1

I have a cuda kernel which works fine when called from a single CPU threads. However when the same is called from multiple CPU threads (~100), most of the kernel seems not be executed at all as the results comes out to be all zeros.Can someone please guide me how to resolve this problem?

In the current version of kernel I am using a cudadevicesynchronize() at the end of kernel call. Will adding a sync command before cudaMalloc() and kernel call be of any help in this case?

There is another thing which need some clarification. i.e. If two CPU threads executes the same cudaMalloc() command, will the later overwrite the former in GPU memory or will they create their own memory?

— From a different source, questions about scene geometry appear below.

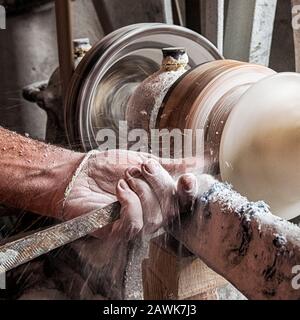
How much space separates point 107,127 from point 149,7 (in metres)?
1.09

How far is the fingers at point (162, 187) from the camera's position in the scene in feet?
2.88

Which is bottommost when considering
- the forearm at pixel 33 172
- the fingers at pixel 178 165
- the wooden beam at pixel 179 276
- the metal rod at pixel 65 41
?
the wooden beam at pixel 179 276

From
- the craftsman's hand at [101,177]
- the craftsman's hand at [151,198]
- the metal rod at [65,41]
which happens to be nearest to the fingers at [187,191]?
the craftsman's hand at [151,198]

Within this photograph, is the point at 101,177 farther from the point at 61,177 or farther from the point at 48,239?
the point at 48,239

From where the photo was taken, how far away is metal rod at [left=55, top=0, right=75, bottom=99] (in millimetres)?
1949

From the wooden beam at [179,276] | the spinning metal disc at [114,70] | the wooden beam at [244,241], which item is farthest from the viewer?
the spinning metal disc at [114,70]

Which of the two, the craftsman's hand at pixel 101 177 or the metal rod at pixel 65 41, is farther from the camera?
the metal rod at pixel 65 41

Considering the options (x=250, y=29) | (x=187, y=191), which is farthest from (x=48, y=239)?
(x=250, y=29)

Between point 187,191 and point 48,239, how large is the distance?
27 centimetres

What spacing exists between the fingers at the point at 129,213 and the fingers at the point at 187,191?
0.08m

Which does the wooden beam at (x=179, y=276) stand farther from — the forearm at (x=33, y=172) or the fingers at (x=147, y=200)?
the forearm at (x=33, y=172)

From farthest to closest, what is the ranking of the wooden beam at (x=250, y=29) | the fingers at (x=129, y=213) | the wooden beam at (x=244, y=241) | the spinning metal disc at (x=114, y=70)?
1. the wooden beam at (x=250, y=29)
2. the spinning metal disc at (x=114, y=70)
3. the fingers at (x=129, y=213)
4. the wooden beam at (x=244, y=241)

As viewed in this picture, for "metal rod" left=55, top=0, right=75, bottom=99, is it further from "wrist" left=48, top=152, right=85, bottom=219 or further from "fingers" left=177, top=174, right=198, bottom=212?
"fingers" left=177, top=174, right=198, bottom=212

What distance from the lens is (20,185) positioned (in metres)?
1.13
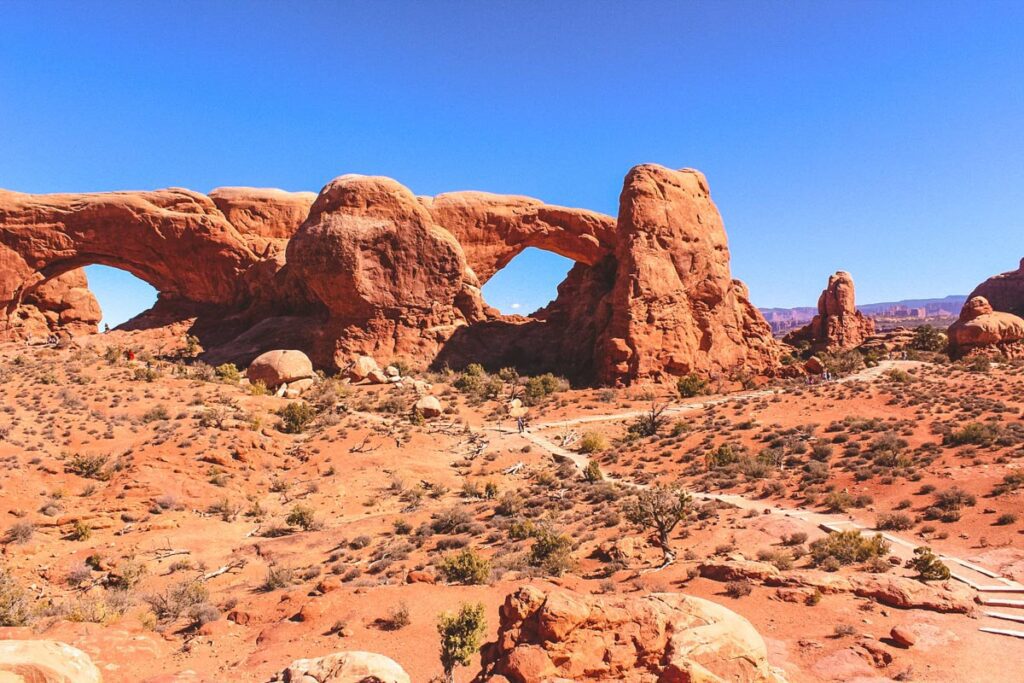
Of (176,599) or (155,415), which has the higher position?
(155,415)

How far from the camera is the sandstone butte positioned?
32.3m

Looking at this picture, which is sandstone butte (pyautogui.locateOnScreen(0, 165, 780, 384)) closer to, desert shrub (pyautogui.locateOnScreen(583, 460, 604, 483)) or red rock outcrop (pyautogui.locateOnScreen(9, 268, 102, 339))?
red rock outcrop (pyautogui.locateOnScreen(9, 268, 102, 339))

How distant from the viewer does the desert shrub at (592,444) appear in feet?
69.2

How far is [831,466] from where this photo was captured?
54.5ft

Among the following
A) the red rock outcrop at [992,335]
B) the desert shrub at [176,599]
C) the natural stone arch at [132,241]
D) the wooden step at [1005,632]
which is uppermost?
the natural stone arch at [132,241]

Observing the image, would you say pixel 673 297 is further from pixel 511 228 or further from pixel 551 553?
pixel 551 553

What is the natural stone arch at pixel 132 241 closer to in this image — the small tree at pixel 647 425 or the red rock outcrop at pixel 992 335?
the small tree at pixel 647 425

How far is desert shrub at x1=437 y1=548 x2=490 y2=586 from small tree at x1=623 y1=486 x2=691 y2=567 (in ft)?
11.8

Thanks in advance for your help

Genutek
  • 387
  • 1
  • 5
  • 11
  • Same kernel --> same array ---> probably same elements --->undefined behaviour. Try same kernel with a different name and different buffers . – huseyin tugrul buyukisik Feb 14 '14 at 13:34
  • are you suggesting to create copies of the kernel with different names for each thread? – Genutek Feb 14 '14 at 13:43
  • If you can create a new .cu file programmatically from initial .cu file, yes, you should try. Compile time can increase. I used that once for my raytracer recursive function(fake recursivity) – huseyin tugrul buyukisik Feb 14 '14 at 13:44
  • are you doing any [proper cuda error checking](http://stackoverflow.com/questions/14038589/what-is-the-canonical-way-to-check-for-errors-using-the-cuda-runtime-api) – Robert Crovella Feb 14 '14 at 16:05
  • 2
    I don't think there's any problem calling the same kernel 100 times from 100 different threads. Here's a [simple example](http://pastebin.com/pUZ6Ufug) using pthreads. It's likely that if you do proper error checking, and review your data management carefully, you'll discover the issue. Or else post a simple example that fails. You should not have to create kernels with different names for each thread. You should not have two threads execute the same identical `cudaMalloc()` command. A pointer should be passed to `cudaMalloc` only once, before it is passed to `cudaFree()` – Robert Crovella Feb 15 '14 at 03:10
  • Are you using constant or texture memory ? Those would be limited only for one instance of the class, Please specify your CC version – TripleS Feb 15 '14 at 18:54
  • yes I am using texture memory in my kernel.I think this is the main cause then. I am using CUDA5.5 on GTX 690. Might upgrade to CUDA 6.0 now. – Genutek Feb 16 '14 at 21:21

1 Answers1

5

Usually one CPU thread can be used for calling a CUDA kernel. However, since CUDA 4.0, multiple CPU threads can share context. You can use cuCtxSetCurrent to tie the context of the kernel to the current thread. More information about this API function can be found here.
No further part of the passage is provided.